Friday, September 20, 2024

Google Gives Android Developers a Donut

According to multiple reports, Google is now offering developers a crack at some Android 2.0 features at the Android code repository. Android 2.0, which was codenamed “Donut,” was discussed at the Google I/O developer conference earlier this year. To listen to what Google had to say, watch the following clip (the Android part starts a couple minutes in).

https://www.youtube.com/watch?v=uX9nt8Cpdqg

Android 2.0 comes equipped with Android Search, which lets you search your phone and the web from one location. Gesture support is also included, which is said to let you draw a letter on your screen to bring up contacts, rather than having to scroll through your contacts list until you get to the appropriate letter.

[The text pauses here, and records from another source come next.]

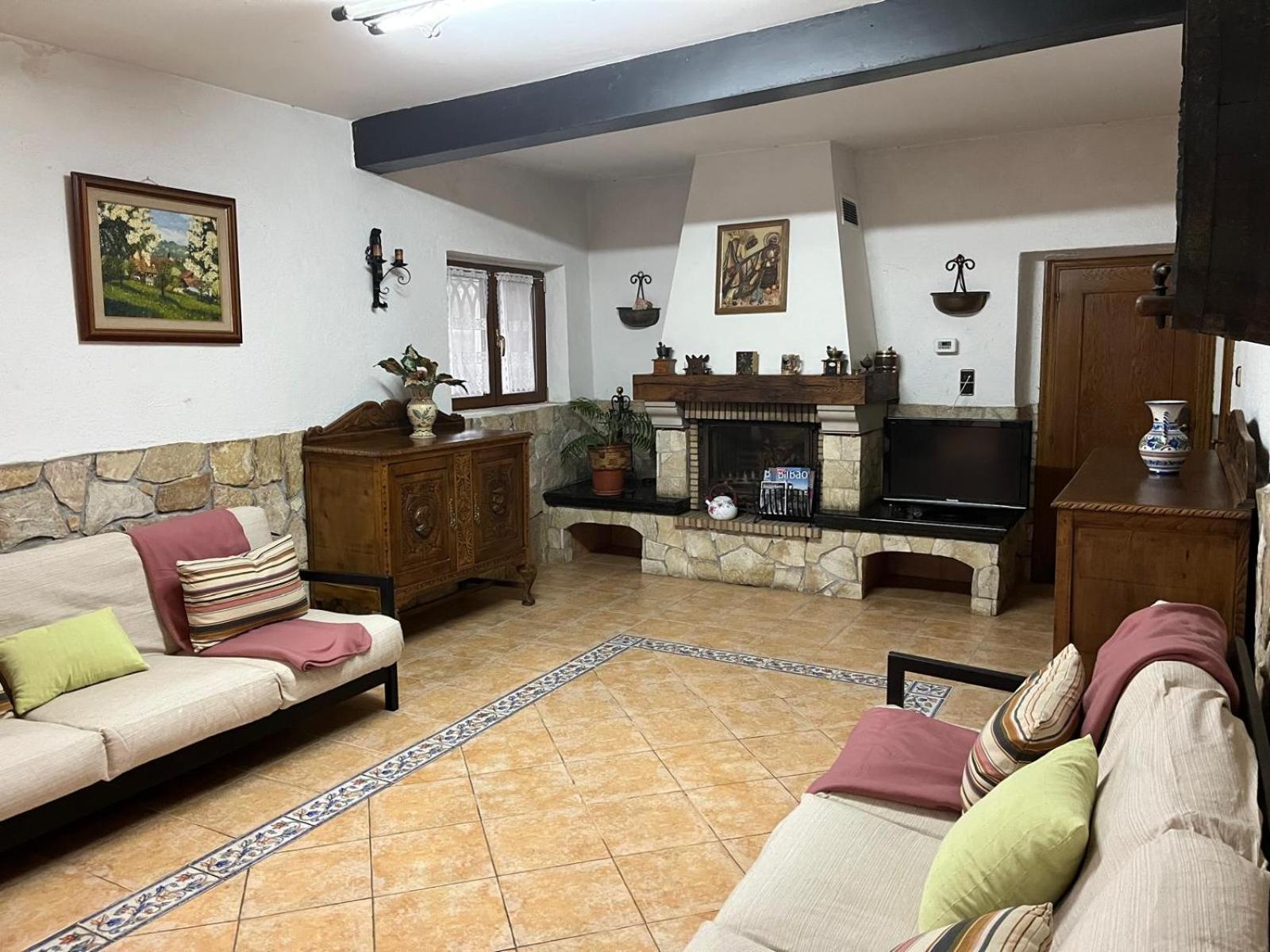 דירות בסאורי Bilbo Near Atico Rural Con Terraza מראה חיצוני תמונה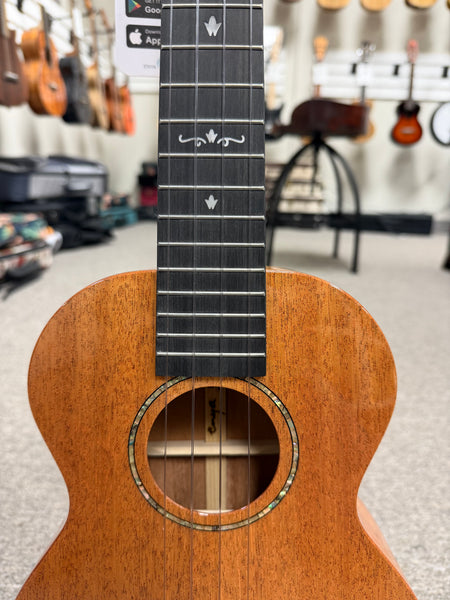 Enya EUT-MAD Solid Mahogany Tenor Ukulele w/Case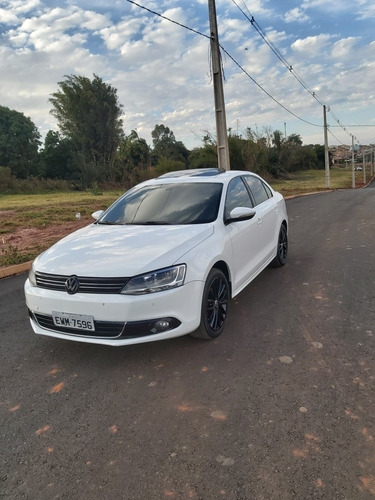 Imagem 8 de 9 de Volkswagen Jetta 2012 2.0 Tsi Highline 4p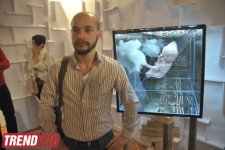 В Баку представлены креативные проекты  - эмбрион, инсталляция из зеркал, тело с гвоздями…(фото)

Text-to-speech technology via Google Voice is part of it, and so are CDMA support, automated backups, a new camera application, multitouch, wpa enterprise, vpn support, and supposed better performance.

“Perhaps more excitingly, the community is hard at work on a couple major fronts here: first off, the Donut build is actively being ported to current handsets, and an Android Dev Phone 1 / T-Mobile G1 version is already available (though very, very crashy and incomplete right now),” says Chris Ziegler at Engadget, who has a couple interesting screenshots. “Secondly, work is being conducted to extract major elements of Donut (some of the new widgets, for example) and roll them into cooked 1.5 builds, making the best stuff available in a more solid, accessible form without having to wait for 2.0 to become stable.”

Though the excitement of “Donut” is running high throughout the developer community, there seems to be a general consensus, that it would be prudent to wait for the stable release is announced before you go tinkering around with it. Some are no doubt already cracking away on it though.